Assigned task:
Give back the records in full, with every line exactly as it was.

*** Opening of Data extract ***

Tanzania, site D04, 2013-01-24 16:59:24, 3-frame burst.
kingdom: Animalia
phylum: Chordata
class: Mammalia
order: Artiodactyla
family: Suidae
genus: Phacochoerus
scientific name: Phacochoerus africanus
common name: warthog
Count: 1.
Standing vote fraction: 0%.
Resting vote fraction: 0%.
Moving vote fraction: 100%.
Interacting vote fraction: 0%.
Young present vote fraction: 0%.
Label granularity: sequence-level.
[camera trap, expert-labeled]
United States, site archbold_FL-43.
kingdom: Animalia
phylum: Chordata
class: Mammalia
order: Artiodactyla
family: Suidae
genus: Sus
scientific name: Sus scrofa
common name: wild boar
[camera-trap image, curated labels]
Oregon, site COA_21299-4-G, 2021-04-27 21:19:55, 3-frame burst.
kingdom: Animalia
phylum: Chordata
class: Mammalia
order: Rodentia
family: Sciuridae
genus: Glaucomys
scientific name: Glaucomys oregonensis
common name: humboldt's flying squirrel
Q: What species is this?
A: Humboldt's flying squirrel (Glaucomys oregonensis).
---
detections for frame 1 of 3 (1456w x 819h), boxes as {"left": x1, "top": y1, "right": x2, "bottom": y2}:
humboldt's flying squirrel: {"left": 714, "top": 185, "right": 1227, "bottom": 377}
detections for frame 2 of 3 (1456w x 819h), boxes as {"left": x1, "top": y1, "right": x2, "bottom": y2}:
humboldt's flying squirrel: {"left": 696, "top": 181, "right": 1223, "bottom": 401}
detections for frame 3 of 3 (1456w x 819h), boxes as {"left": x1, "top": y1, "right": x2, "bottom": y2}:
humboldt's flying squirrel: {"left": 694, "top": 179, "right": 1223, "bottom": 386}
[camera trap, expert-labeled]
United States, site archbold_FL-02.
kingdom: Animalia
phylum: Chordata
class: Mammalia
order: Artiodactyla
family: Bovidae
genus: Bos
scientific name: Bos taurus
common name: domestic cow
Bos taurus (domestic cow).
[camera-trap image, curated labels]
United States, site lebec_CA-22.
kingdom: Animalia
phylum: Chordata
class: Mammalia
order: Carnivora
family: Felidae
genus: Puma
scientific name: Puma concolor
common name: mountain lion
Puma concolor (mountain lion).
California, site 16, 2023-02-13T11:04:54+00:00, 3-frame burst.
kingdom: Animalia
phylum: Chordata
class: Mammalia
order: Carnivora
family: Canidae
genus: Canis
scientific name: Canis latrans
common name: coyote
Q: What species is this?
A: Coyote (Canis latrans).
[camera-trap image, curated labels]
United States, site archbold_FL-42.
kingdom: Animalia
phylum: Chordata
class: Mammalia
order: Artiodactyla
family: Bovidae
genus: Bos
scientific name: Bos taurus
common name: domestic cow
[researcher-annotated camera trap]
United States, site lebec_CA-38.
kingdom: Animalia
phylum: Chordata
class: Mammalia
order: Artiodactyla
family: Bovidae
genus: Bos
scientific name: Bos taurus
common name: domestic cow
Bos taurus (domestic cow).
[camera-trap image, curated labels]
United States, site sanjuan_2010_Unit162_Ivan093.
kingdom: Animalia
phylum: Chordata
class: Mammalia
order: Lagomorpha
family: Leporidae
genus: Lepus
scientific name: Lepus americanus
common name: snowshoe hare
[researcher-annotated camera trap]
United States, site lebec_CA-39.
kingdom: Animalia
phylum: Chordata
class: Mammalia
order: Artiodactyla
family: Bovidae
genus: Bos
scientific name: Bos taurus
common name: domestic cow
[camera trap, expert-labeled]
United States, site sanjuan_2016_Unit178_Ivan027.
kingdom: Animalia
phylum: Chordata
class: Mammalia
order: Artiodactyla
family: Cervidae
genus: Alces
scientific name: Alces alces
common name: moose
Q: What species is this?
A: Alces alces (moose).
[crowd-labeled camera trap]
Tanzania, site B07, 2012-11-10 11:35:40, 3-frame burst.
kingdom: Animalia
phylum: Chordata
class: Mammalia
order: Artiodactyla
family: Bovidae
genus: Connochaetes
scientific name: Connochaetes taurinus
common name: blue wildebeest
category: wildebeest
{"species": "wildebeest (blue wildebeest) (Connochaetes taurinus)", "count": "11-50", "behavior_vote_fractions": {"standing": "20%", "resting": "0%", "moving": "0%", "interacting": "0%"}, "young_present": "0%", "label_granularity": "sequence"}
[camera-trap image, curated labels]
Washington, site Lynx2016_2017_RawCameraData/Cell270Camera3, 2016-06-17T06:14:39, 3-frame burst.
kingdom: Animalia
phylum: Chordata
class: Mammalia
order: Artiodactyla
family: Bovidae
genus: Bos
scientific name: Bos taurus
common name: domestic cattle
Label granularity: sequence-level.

*** Close of Data extract ***

Task solution:
Tanzania, site D04, 2013-01-24 16:59:24, 3-frame burst.
kingdom: Animalia
phylum: Chordata
class: Mammalia
order: Artiodactyla
family: Suidae
genus: Phacochoerus
scientific name: Phacochoerus africanus
common name: warthog
Count: 1.
Standing vote fraction: 0%.
Resting vote fraction: 0%.
Moving vote fraction: 100%.
Interacting vote fraction: 0%.
Young present vote fraction: 0%.
Label granularity: sequence-level.
[camera trap, expert-labeled]
United States, site archbold_FL-43.
kingdom: Animalia
phylum: Chordata
class: Mammalia
order: Artiodactyla
family: Suidae
genus: Sus
scientific name: Sus scrofa
common name: wild boar
[camera-trap image, curated labels]
Oregon, site COA_21299-4-G, 2021-04-27 21:19:55, 3-frame burst.
kingdom: Animalia
phylum: Chordata
class: Mammalia
order: Rodentia
family: Sciuridae
genus: Glaucomys
scientific name: Glaucomys oregonensis
common name: humboldt's flying squirrel
Q: What species is this?
A: Humboldt's flying squirrel (Glaucomys oregonensis).
---
detections for frame 1 of 3 (1456w x 819h), boxes as {"left": x1, "top": y1, "right": x2, "bottom": y2}:
humboldt's flying squirrel: {"left": 714, "top": 185, "right": 1227, "bottom": 377}
detections for frame 2 of 3 (1456w x 819h), boxes as {"left": x1, "top": y1, "right": x2, "bottom": y2}:
humboldt's flying squirrel: {"left": 696, "top": 181, "right": 1223, "bottom": 401}
detections for frame 3 of 3 (1456w x 819h), boxes as {"left": x1, "top": y1, "right": x2, "bottom": y2}:
humboldt's flying squirrel: {"left": 694, "top": 179, "right": 1223, "bottom": 386}
[camera trap, expert-labeled]
United States, site archbold_FL-02.
kingdom: Animalia
phylum: Chordata
class: Mammalia
order: Artiodactyla
family: Bovidae
genus: Bos
scientific name: Bos taurus
common name: domestic cow
Bos taurus (domestic cow).
[camera-trap image, curated labels]
United States, site lebec_CA-22.
kingdom: Animalia
phylum: Chordata
class: Mammalia
order: Carnivora
family: Felidae
genus: Puma
scientific name: Puma concolor
common name: mountain lion
Puma concolor (mountain lion).
California, site 16, 2023-02-13T11:04:54+00:00, 3-frame burst.
kingdom: Animalia
phylum: Chordata
class: Mammalia
order: Carnivora
family: Canidae
genus: Canis
scientific name: Canis latrans
common name: coyote
Q: What species is this?
A: Coyote (Canis latrans).
[camera-trap image, curated labels]
United States, site archbold_FL-42.
kingdom: Animalia
phylum: Chordata
class: Mammalia
order: Artiodactyla
family: Bovidae
genus: Bos
scientific name: Bos taurus
common name: domestic cow
[researcher-annotated camera trap]
United States, site lebec_CA-38.
kingdom: Animalia
phylum: Chordata
class: Mammalia
order: Artiodactyla
family: Bovidae
genus: Bos
scientific name: Bos taurus
common name: domestic cow
Bos taurus (domestic cow).
[camera-trap image, curated labels]
United States, site sanjuan_2010_Unit162_Ivan093.
kingdom: Animalia
phylum: Chordata
class: Mammalia
order: Lagomorpha
family: Leporidae
genus: Lepus
scientific name: Lepus americanus
common name: snowshoe hare
[researcher-annotated camera trap]
United States, site lebec_CA-39.
kingdom: Animalia
phylum: Chordata
class: Mammalia
order: Artiodactyla
family: Bovidae
genus: Bos
scientific name: Bos taurus
common name: domestic cow
[camera trap, expert-labeled]
United States, site sanjuan_2016_Unit178_Ivan027.
kingdom: Animalia
phylum: Chordata
class: Mammalia
order: Artiodactyla
family: Cervidae
genus: Alces
scientific name: Alces alces
common name: moose
Q: What species is this?
A: Alces alces (moose).
[crowd-labeled camera trap]
Tanzania, site B07, 2012-11-10 11:35:40, 3-frame burst.
kingdom: Animalia
phylum: Chordata
class: Mammalia
order: Artiodactyla
family: Bovidae
genus: Connochaetes
scientific name: Connochaetes taurinus
common name: blue wildebeest
category: wildebeest
{"species": "wildebeest (blue wildebeest) (Connochaetes taurinus)", "count": "11-50", "behavior_vote_fractions": {"standing": "20%", "resting": "0%", "moving": "0%", "interacting": "0%"}, "young_present": "0%", "label_granularity": "sequence"}
[camera-trap image, curated labels]
Washington, site Lynx2016_2017_RawCameraData/Cell270Camera3, 2016-06-17T06:14:39, 3-frame burst.
kingdom: Animalia
phylum: Chordata
class: Mammalia
order: Artiodactyla
family: Bovidae
genus: Bos
scientific name: Bos taurus
common name: domestic cattle
Label granularity: sequence-level.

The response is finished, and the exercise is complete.